Nancy and Silver.

When she was a girl, Frank did not just love horses, she thought she was a horse.

“My best friend Peggy and I galloped around my dining room table on our hands and knees. We galloped with scarves sticking out of our pants to look like tails.”

The artist – who holds an M.F.A. in photo-printmaking at the University of Wisconsin-Madison and a B.F.A. in painting at Ohio Wesleyan University –  has lived in Telluride since 1989.

 

“Never did I guess that when I began to travel the world to ride horses in different countries and cultures would my passion for the horse bring me success in the studio. What amazes me most about the partnership with a horse is that they allow us on their backs, but that is exactly what creates the tension in my paintings; the partnership between equine and human.  The images are larger than life yet intimate, and hopefully capture the beauty and power and grace of the horse, yet the horses are bitted and bound with reins.  The human factor is always present, but never within the frame except perhaps a suggestion, like a caressing hand… It is the special agreement and the spirit of both which make the paintings shine with light and life,”Nancy B. Frank, featured artist.

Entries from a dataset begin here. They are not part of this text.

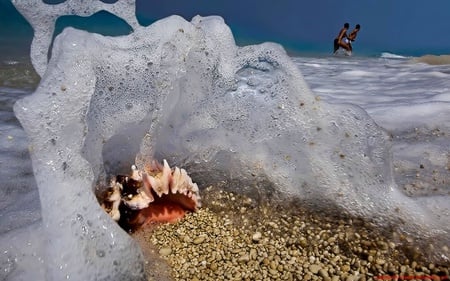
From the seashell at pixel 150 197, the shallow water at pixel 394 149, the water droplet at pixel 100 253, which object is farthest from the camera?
the seashell at pixel 150 197

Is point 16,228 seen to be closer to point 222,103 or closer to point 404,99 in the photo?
point 222,103

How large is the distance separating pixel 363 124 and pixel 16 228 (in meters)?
1.83

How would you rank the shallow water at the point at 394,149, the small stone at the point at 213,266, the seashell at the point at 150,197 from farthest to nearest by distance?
the seashell at the point at 150,197
the shallow water at the point at 394,149
the small stone at the point at 213,266

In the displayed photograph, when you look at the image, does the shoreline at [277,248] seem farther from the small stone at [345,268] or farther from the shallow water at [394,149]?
the shallow water at [394,149]

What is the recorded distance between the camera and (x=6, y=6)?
3594cm

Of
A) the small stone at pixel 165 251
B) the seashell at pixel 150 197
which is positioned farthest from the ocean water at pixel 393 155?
the small stone at pixel 165 251

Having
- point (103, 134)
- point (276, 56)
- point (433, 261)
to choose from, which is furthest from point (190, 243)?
point (276, 56)

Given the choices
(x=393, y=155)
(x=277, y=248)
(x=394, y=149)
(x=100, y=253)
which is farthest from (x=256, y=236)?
(x=394, y=149)

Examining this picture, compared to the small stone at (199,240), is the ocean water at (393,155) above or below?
above

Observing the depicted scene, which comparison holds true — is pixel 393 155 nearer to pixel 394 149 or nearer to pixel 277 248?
pixel 394 149

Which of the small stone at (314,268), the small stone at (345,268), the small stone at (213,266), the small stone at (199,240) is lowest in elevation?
the small stone at (213,266)

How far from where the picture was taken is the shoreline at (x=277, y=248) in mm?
1361

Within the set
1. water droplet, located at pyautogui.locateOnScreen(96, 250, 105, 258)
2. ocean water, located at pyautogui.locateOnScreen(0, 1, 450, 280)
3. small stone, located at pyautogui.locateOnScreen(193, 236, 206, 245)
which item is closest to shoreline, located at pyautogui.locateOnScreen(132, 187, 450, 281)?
small stone, located at pyautogui.locateOnScreen(193, 236, 206, 245)

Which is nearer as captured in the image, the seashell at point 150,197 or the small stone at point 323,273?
the small stone at point 323,273
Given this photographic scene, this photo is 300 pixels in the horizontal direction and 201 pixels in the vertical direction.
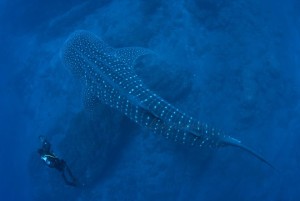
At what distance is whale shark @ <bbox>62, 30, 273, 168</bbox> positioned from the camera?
22.7ft

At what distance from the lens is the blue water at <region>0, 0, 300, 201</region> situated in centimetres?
877

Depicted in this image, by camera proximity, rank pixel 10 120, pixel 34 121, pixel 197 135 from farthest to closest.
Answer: pixel 10 120
pixel 34 121
pixel 197 135

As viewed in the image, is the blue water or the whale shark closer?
the whale shark

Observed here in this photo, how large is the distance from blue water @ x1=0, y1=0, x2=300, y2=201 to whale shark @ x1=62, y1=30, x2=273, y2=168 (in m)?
0.79

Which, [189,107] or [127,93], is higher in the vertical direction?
[189,107]

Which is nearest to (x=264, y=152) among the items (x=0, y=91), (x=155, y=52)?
(x=155, y=52)

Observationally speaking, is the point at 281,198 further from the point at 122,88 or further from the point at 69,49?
the point at 69,49

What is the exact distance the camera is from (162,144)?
888cm

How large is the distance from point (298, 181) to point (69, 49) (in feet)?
27.0

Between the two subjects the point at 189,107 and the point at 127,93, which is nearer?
the point at 127,93

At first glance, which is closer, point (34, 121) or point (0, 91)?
point (34, 121)

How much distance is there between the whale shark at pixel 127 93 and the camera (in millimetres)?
6922

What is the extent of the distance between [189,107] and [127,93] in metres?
2.38

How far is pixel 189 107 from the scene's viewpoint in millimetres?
8844
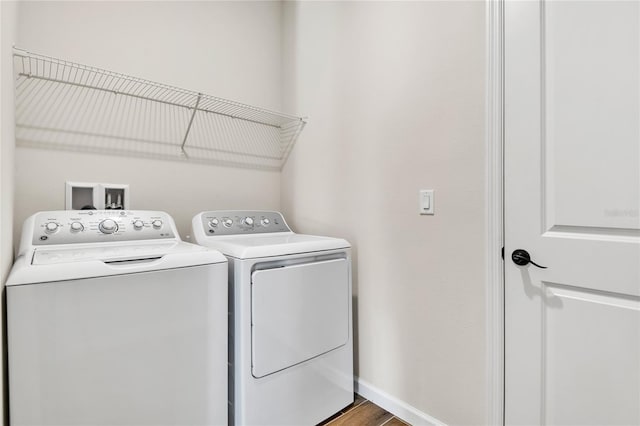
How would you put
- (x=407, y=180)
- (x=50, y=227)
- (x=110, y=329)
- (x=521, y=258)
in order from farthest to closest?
1. (x=407, y=180)
2. (x=50, y=227)
3. (x=521, y=258)
4. (x=110, y=329)

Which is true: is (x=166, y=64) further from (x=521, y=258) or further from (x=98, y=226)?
(x=521, y=258)

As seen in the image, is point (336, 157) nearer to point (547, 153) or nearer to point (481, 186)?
point (481, 186)

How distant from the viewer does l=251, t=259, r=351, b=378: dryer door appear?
1400 mm

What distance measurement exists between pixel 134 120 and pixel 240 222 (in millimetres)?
828

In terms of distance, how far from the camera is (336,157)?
2.02 m

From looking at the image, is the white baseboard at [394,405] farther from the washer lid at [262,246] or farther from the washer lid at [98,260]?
the washer lid at [98,260]

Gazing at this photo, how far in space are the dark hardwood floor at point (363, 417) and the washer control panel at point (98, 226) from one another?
1250 mm

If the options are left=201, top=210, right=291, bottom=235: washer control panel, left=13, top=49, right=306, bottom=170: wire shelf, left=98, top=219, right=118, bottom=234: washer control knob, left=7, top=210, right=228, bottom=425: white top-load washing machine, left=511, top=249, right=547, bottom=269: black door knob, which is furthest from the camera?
left=201, top=210, right=291, bottom=235: washer control panel

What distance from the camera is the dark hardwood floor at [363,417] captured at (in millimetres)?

Frank never liked empty spaces on canvas, so she photographed her horses to fill the screen and, subsequently, the picture plane, with haunches and heads, manes and tails, glossy coats, bits, and reins in extreme close-up.

And in doing what she does in the unique way she does it, Frank reigns supreme: her horse images are fraught with the dynamic tension embodied by these powerful, proud creatures, bound up with tack, yes, but only seemingly submissive. Collectively, Frank’s images packs a wallop: her horses also clearly mark the moment the artist came into her power, the result of finding her natural subject and creating work that is very very good – and owning that fact.